Where the fuck did that come from? I never touched her, never spoke to her other than to ask if she needed help. Now, I suppose, since I was traveling in the direction she ran, (Toward a grocery store, to which I had be walking) it is possible that she thought I was following her. Actually, her reaction, although totally irrational, didn’t bother me, she was fairly irrational when I first encountered her. It was the crowd of people “defending” her from my offer to help that has me confused. Now, I know that the language barrier exists, but I have real doubts that not one of the six people there were able to speak enough English to ask “What did you say to her?” But no one even cursed me in English. They continued to shout even as I left them behind.

Tris
The Mediocre Samaritan

Bigotry. You speak English. You must have been trying to rape her.

ETA: I’d love to go with just being misunderstood, and that they weren’t trying to berate, but be understood, but with the whole still yelling at you as you left, I don’t believe it.

I’m sorry.

I think you probably walked right into a cultural divide, where the woman was dealing with a personal issue, because she was so loud, everyone (but you) knew the details, and for some reason, they felt your offer of help was inappropriate.

Please don’t stop being a concerned human being. We need as many as we can get.

◆ TO DO
Summarize the passage above in two sentences.

◆ DATA FOR ANALYSIS
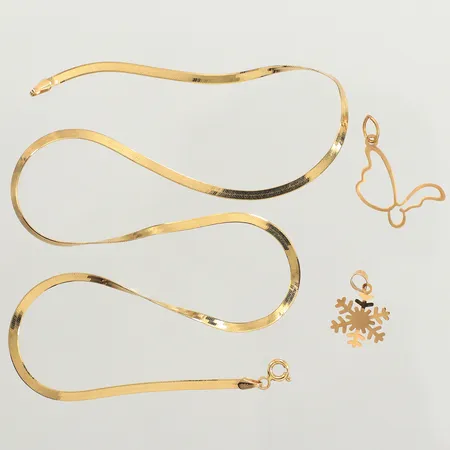 Två hängen. defekta, en kedja, ojämn länk, 40cm, bredd ca 2,2mm, 18K  Vikt: 4,5 g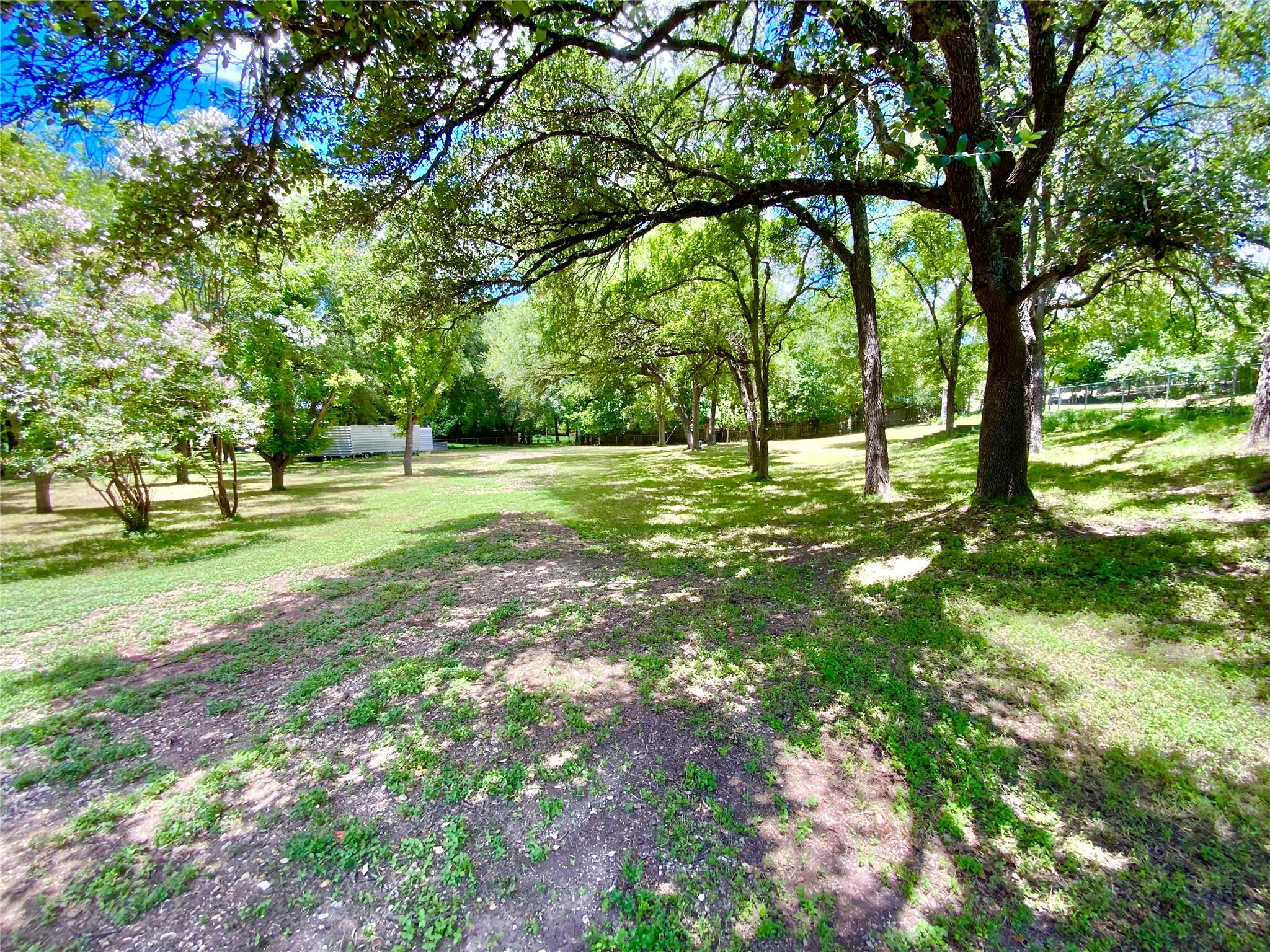 909 Center Cir, Salado, TX 76571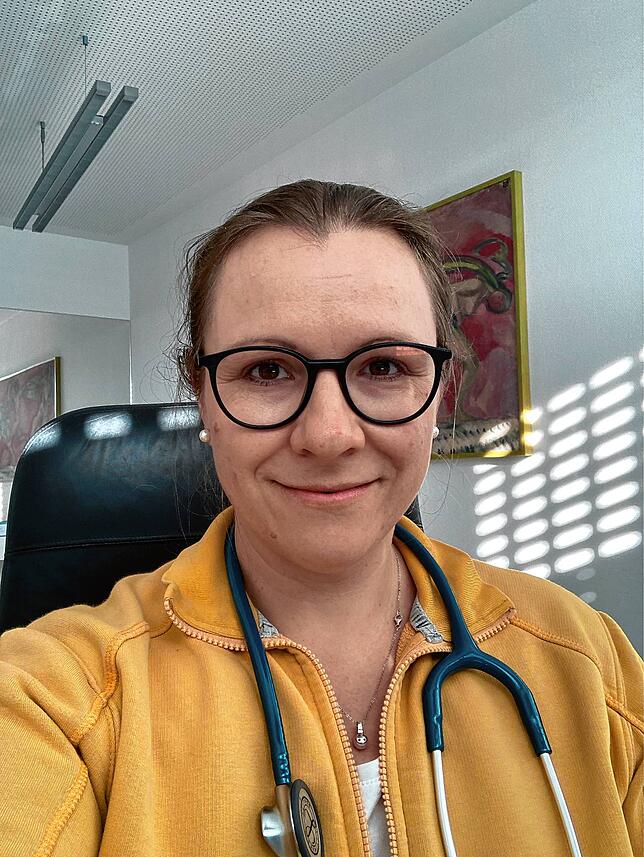 Die Allgemeinärztin Julia Bergis findet: „Wir können nicht alle Menschen in die Sprechstunde nehmen.“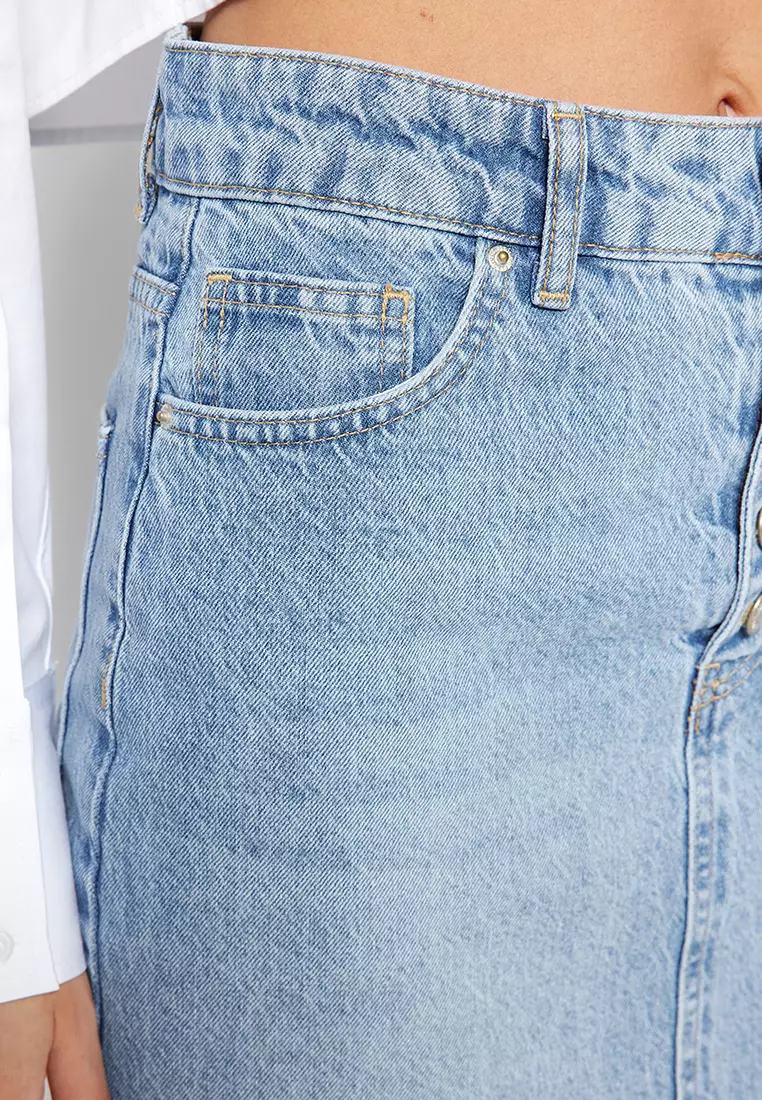 Denim Skirt with Buttons and Slits at the Front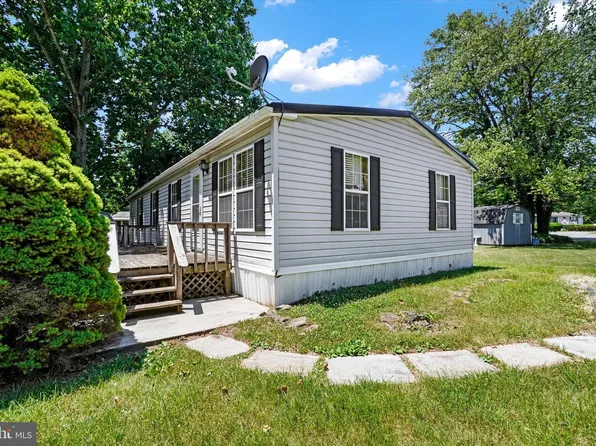 800 York Rd Trailer 40, Dover, PA 17315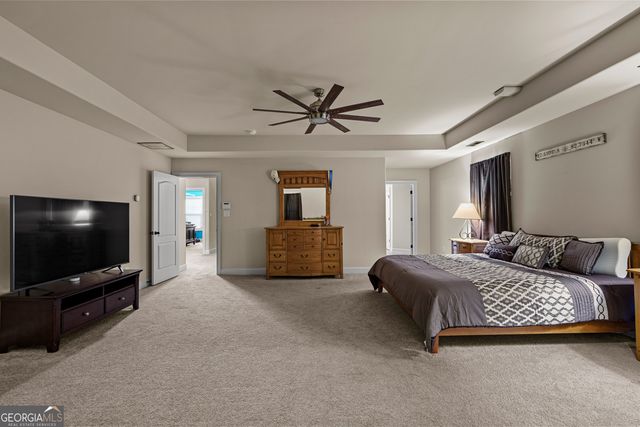 211 Fox Hall Crossing W, Senoia, GA 30276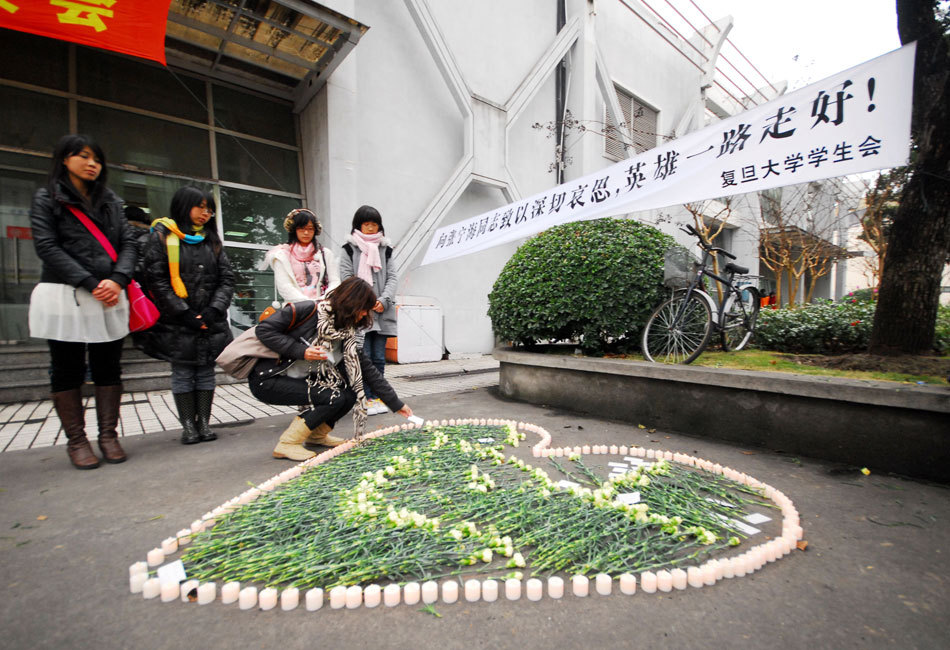 点击图片查看详情 上海鲜花成_上海鲜花港_手捧鲜花(4)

◆ YOUR RESPONSE
The writer says they never touched the woman and only asked if she needed help, and that she may have thought she was being followed because the writer was walking her way toward a grocery store. Replies to the writer point to bigotry or to a cultural divide in which the crowd saw the offer of help as inappropriate, and one reply urges the writer not to stop being a concerned human being.